Extract provided:
....

After watching a video on YouTube, made by V262 Octaquad (who has replaced the V262 motors using the one installed on the MJX X101 Quadcopter), I found one on Ebay at just £19.99!!!

To remove the motor holders, I have done a-nearly-complete tear down of the quadcopter.

Regreattably, the carbon shafts/booms of the V262 are 4mmx5mm, while the ones installed on the X101 are 4mmx4mm, therefore using a 120 grits sand paper I've had to remove that millimeter.

(Please use a mask and a wet towel / kitchen paper, when you sand the carbon fiber shafts).

I've also replaced the Controller/Receiver, which in the X101 is positioned underneath the frame of the quadcopter, therefore it has to be mounted upside down on the support of the V262 Controller.

To do so, I've desoldered the motors cables from the motors and the LED cables from the PCB.

(If you prefer, you can keep one strip of LED, to see when the X101 quadcopter is bound).

Cut also the plastic frame around the controller of the X101 (please take a look at the picture).

....

Dataset:
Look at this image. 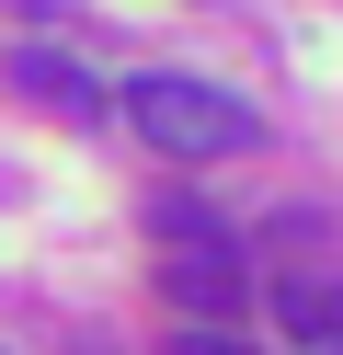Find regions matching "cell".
Here are the masks:
<instances>
[{"label": "cell", "instance_id": "cell-4", "mask_svg": "<svg viewBox=\"0 0 343 355\" xmlns=\"http://www.w3.org/2000/svg\"><path fill=\"white\" fill-rule=\"evenodd\" d=\"M12 92H35L46 115H69V126H80V115H103L91 69H80V58H58V46H12Z\"/></svg>", "mask_w": 343, "mask_h": 355}, {"label": "cell", "instance_id": "cell-2", "mask_svg": "<svg viewBox=\"0 0 343 355\" xmlns=\"http://www.w3.org/2000/svg\"><path fill=\"white\" fill-rule=\"evenodd\" d=\"M149 241H160V286H172L195 321H229V309H240V286H252L240 275V241H229L195 195H160V207H149Z\"/></svg>", "mask_w": 343, "mask_h": 355}, {"label": "cell", "instance_id": "cell-3", "mask_svg": "<svg viewBox=\"0 0 343 355\" xmlns=\"http://www.w3.org/2000/svg\"><path fill=\"white\" fill-rule=\"evenodd\" d=\"M263 298H274V321H286V344H343V275L297 263V275H274Z\"/></svg>", "mask_w": 343, "mask_h": 355}, {"label": "cell", "instance_id": "cell-6", "mask_svg": "<svg viewBox=\"0 0 343 355\" xmlns=\"http://www.w3.org/2000/svg\"><path fill=\"white\" fill-rule=\"evenodd\" d=\"M309 355H343V344H309Z\"/></svg>", "mask_w": 343, "mask_h": 355}, {"label": "cell", "instance_id": "cell-5", "mask_svg": "<svg viewBox=\"0 0 343 355\" xmlns=\"http://www.w3.org/2000/svg\"><path fill=\"white\" fill-rule=\"evenodd\" d=\"M172 355H252V344H240V332H218V321H183Z\"/></svg>", "mask_w": 343, "mask_h": 355}, {"label": "cell", "instance_id": "cell-1", "mask_svg": "<svg viewBox=\"0 0 343 355\" xmlns=\"http://www.w3.org/2000/svg\"><path fill=\"white\" fill-rule=\"evenodd\" d=\"M114 103H126V126L160 161H240V149H263V115H252L240 92H218V80H195V69H149Z\"/></svg>", "mask_w": 343, "mask_h": 355}]
</instances>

....

Given task 1:
According to the quadcopter modification text, what grit of sandpaper was used to remove the extra millimeter from the carbon shafts?
Given task 2:
From the quadcopter modification text, list each part that it says was removed, sanded, desoldered, or cut.
Given task 3:
Continue the quadcopter modification text, beginning after its final sentence.
The rows are separate material, unrelated to the quadcopter modification text.

Exercise answer 1:
120 grit

Exercise answer 2:
- Motor holders (removed)
- Carbon shafts/booms of the V262 (sanded)
- Motor cables (desoldered from the motors)
- LED cables (desoldered from the PCB)
- Plastic frame around the X101 controller (cut)

Exercise answer 3:
In this way, using 2 zipties, I can attach it to the support of the V262 receiver (upside down), being sure that it has a bit of air to "breathe" (aka, the Mosfets become very warm during the flight) and that tightening the zipties to secure the X101 controller, I don't damage any electronic component. Last but not least, I've re-attached the cables to the motors.

Now, I have more power and I can afford to add a little bit of weight, therefore I've replaced the battery increasing its capacity to 1000 mAh.

ZOP Power 7.4V 1000mAh 70C Lipo Battery JST Plug https://www.banggood.com/ZOP-Power-7_4V-1000mAh-70...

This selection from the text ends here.